----- Material provided
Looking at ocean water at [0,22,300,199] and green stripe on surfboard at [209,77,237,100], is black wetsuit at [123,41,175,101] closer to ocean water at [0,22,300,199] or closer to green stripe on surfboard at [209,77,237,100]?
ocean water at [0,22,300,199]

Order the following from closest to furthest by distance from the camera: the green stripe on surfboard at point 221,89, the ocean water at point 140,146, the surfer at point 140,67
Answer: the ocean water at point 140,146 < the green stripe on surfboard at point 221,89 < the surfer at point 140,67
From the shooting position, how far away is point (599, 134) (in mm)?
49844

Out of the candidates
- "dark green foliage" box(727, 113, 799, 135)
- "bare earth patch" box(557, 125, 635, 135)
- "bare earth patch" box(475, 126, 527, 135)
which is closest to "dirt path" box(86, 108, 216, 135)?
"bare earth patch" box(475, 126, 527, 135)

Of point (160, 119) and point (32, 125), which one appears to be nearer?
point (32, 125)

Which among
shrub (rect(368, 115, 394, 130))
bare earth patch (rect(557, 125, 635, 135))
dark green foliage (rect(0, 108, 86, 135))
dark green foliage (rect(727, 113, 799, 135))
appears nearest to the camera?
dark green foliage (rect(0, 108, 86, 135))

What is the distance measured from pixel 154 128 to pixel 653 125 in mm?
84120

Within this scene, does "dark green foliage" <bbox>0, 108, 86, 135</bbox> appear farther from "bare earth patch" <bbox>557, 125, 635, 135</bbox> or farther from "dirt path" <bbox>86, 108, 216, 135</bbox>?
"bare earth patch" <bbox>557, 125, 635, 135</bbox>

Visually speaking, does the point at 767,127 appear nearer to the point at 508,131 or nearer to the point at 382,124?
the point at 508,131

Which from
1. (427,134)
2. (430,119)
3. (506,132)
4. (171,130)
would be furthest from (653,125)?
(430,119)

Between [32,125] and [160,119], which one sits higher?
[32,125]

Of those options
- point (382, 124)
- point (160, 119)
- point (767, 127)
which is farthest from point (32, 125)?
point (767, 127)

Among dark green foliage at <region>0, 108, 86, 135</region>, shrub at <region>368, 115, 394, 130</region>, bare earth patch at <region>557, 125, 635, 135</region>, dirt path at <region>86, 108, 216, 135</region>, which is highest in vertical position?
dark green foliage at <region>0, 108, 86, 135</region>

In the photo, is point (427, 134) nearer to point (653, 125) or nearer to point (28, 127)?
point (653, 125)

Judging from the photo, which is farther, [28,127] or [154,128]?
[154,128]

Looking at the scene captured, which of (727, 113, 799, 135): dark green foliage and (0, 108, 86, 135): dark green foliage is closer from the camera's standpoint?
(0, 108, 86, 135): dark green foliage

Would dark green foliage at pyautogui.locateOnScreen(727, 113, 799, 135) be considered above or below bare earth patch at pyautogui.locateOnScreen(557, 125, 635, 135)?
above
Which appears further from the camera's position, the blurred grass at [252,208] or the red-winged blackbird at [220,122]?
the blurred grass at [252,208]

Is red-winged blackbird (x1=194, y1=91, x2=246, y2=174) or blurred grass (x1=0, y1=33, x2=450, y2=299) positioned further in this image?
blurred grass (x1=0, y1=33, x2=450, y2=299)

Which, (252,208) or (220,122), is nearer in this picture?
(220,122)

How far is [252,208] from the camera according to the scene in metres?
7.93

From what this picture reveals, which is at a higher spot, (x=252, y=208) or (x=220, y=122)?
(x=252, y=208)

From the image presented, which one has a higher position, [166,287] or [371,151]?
----------
Please set down each line of the records exactly as given.

### Complete response
Looking at ocean water at [0,22,300,199] and green stripe on surfboard at [209,77,237,100], is black wetsuit at [123,41,175,101] closer to ocean water at [0,22,300,199] or closer to green stripe on surfboard at [209,77,237,100]?
ocean water at [0,22,300,199]

Order the following from closest to furthest by distance from the camera: the green stripe on surfboard at point 221,89, the ocean water at point 140,146, the surfer at point 140,67
Answer: the ocean water at point 140,146 < the green stripe on surfboard at point 221,89 < the surfer at point 140,67
From the shooting position, how far away is point (599, 134) (in mm)?
49844

Out of the candidates
- "dark green foliage" box(727, 113, 799, 135)
- "bare earth patch" box(557, 125, 635, 135)
- "bare earth patch" box(475, 126, 527, 135)
which is closest to "dirt path" box(86, 108, 216, 135)?
"bare earth patch" box(475, 126, 527, 135)

Of point (160, 119) and point (32, 125), which one appears to be nearer?
point (32, 125)

Which among
shrub (rect(368, 115, 394, 130))
bare earth patch (rect(557, 125, 635, 135))
dark green foliage (rect(0, 108, 86, 135))
dark green foliage (rect(727, 113, 799, 135))
appears nearest to the camera?
dark green foliage (rect(0, 108, 86, 135))

What is the distance measured from pixel 154 128 to pixel 653 125 in mm?
84120

Within this scene, does "dark green foliage" <bbox>0, 108, 86, 135</bbox> appear farther from "bare earth patch" <bbox>557, 125, 635, 135</bbox> or farther from "dirt path" <bbox>86, 108, 216, 135</bbox>?
"bare earth patch" <bbox>557, 125, 635, 135</bbox>

Visually speaking, does the point at 767,127 appear nearer to the point at 508,131 or nearer to the point at 382,124?
the point at 508,131

Which from
1. (427,134)
2. (430,119)
3. (506,132)
4. (171,130)
would be furthest from (653,125)?
(430,119)

Between [32,125] and [160,119], which one sits higher?
[32,125]

Of those options
- point (382, 124)
- point (160, 119)
- point (767, 127)
which is farthest from point (32, 125)?
point (767, 127)

Among dark green foliage at <region>0, 108, 86, 135</region>, shrub at <region>368, 115, 394, 130</region>, bare earth patch at <region>557, 125, 635, 135</region>, dirt path at <region>86, 108, 216, 135</region>, which is highest in vertical position?
dark green foliage at <region>0, 108, 86, 135</region>

In the photo, is point (427, 134) nearer to point (653, 125) or nearer to point (28, 127)?
point (653, 125)

Judging from the photo, which is farther, [28,127] or [154,128]?
[154,128]

Looking at the scene captured, which of (727, 113, 799, 135): dark green foliage and (0, 108, 86, 135): dark green foliage is closer from the camera's standpoint?
(0, 108, 86, 135): dark green foliage

Would dark green foliage at pyautogui.locateOnScreen(727, 113, 799, 135) be considered above or below bare earth patch at pyautogui.locateOnScreen(557, 125, 635, 135)?
above
Which appears further from the camera's position, the blurred grass at [252,208] or the red-winged blackbird at [220,122]?
the blurred grass at [252,208]

Is red-winged blackbird (x1=194, y1=91, x2=246, y2=174) or blurred grass (x1=0, y1=33, x2=450, y2=299) positioned further in this image?
blurred grass (x1=0, y1=33, x2=450, y2=299)

Which, (252,208) or (220,122), is nearer in this picture?
(220,122)

How far is [252,208] from the camera according to the scene in metres?
7.93

From what this picture reveals, which is at a higher spot, (x=252, y=208) or (x=220, y=122)?
(x=252, y=208)

From the image presented, which one has a higher position, [166,287] or [371,151]?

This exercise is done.